| Study questions |
1. In the Rubber Dodo award text below, how many acres does the St. Joe Company own in the Florida Panhandle?
2. According to the Rubber Dodo award text below, why does Winer deserve the 2009 award? Answer in one to three sentences.
3. Carry on the Rubber Dodo award text below from the point where it stops, keeping to its subject.

| Selected excerpt |
■ ■ ■ ■
The Rubber Dodo is awarded each year to the person who has done the
most to drive endangered species extinct. The 2007 winner was
Interior Secretary Dirk Kempthorne; the 2008 winner was Alaska
Governor Sarah Palin.
Winer is deserving of the 2009 award for
his leadership of TAREX, the largest stockholder in companies
developing the largest pieces of private land remaining in Southern
California and Florida. These regions are also home to some the
highest numbers of endangered species in North America. In
California, TAREX is pushing the Tejon Ranch Company to pave over
thousands of acres of federally designated California condor
habitat. In Florida, TAREX is pushing the St. Joe Company to flood
tens of thousands of acres of the Florida Panhandle with high-end
developments.
"Under Winer's money-obsessed leadership,
TAREX has become the poster child for unsustainable,
endangered-species-killing sprawl," said Adam Keats, director of the
Center's Urban Wildlands Program. "He specializes in finding
massive, remote estates far from urban centers and turning them into
a sea of condos, malls, golf courses, and resorts. There is good
reason that even Wall Street commonly calls TAREX a 'real-estate
vulture'."
In California, Winer has been a driving
force behind the Tejon Ranch Company's bid to build two new cities
50 miles north of Los Angeles. Tejon is the largest parcel of
private land in California and the last remaining unprotected
wilderness-quality land in the region. The Tejon development has
been likened to dropping a city the size of Boulder, Colorado into
the Arctic National Wildlife Refuge.
"Mr. Winer, more than almost any other
single individual, is responsible for the reckless speculative
investment strategies that have led to the current development
pressure facing Tejon Ranch," said Keats. "If Tejon Mountain Village
gets built, our children will very likely never be able to witness
the majesty of the California condor soaring over its ancient core
habitat. Meanwhile, we'll all be stuck holding the bill for the
project's smog, traffic, water use, and wildfires, while Mr. Winer
and his investors make off with the profits."
In Florida, Winer has targeted the
relatively remote Florida Panhandle, making TAREX the largest
investor in the St. Joe Company, which owns 800,000 acres there. In
order to leapfrog over existing development areas, St. Joe has
pushed the Federal Aviation Administration to build a new airport in
the middle of its private lands.
Ignoring the impact to endangered
species, Winer and TAREX boast that the airport is "going to have a
significant impact on the development of northwest Florida, not to
mention the area around the airport that is all owned by St. Joe...
northwest Florida is ideally suited to benefit from that: it's less
expensive, less crowded and there's not a whole lot more to be
developed in any other coastal region of Florida."
Background on Tejon
Ranch
From condors to kit foxes, as many as 20
state- and federally listed species - and many others found nowhere
else on Earth - make their homes on California's Tejon Ranch.
■ ■ ■ ■
| Recorded information |

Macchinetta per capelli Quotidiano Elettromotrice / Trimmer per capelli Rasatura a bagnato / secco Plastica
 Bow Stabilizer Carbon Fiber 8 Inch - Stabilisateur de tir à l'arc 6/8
■ ■ ■ ■
| Responses to the tasks |
1. 800,000 acres.

2. Winer leads TAREX, the largest stockholder in companies developing the largest pieces of private land remaining in Southern California and Florida. These regions are also home to some of the highest numbers of endangered species in North America.

3.
Covering more than 270,000 contiguous acres from the Transverse
Ranges foothills across the Antelope Valley, over the southern
Sierra mountains and back down onto the San Joaquin Valley floor,
the ranch is located at the convergence of five geomorphic provinces
and four floristic regions - the only location of its kind in
California. It houses federally designated California condor
critical habitat, hosts 23 known types of plant communities, and
serves as an "oak laboratory" for more than one-third of all
California oak species. Unfortunately, this astoundingly diverse
landscape could be the future site of widespread sprawl
development.
The ranch's owner, Tejon Ranch Company,
has already built an energy plant and an industrial warehouse
complex, and is now planning three additional developments that
would seriously compromise the land's ecological integrity. Tejon
Mountain Village would convert 28,500 pristine acres of crucial
condor habitat in Kern County into a sprawling resort. The
Centennial Project, proposed for north Los Angeles County, would
pave more than 11,000 acres of grasslands, woodlands, scrublands,
and wildflower fields, replacing them with 23,000 homes and 14
million square feet of commercial development. Finally, the Tejon
East Industrial Complex would destroy 1,100 acres that comprise a
key wildlife linkage along the San Joaquin Valley floor, including
habitat for the threatened San Joaquin kit fox.
Tejon Ranch has a long history of
hostility to efforts to bring the endangered California condor back
from extinction. While in the 1980s the last remaining wild condors
were captured on Tejon Ranch, a decade later the company sued the
U.S. Fish and Wildlife Service to block condor reintroduction near
the ranch and to have any reintroduced birds listed as a
nonessential, experimental population without full federal
protection.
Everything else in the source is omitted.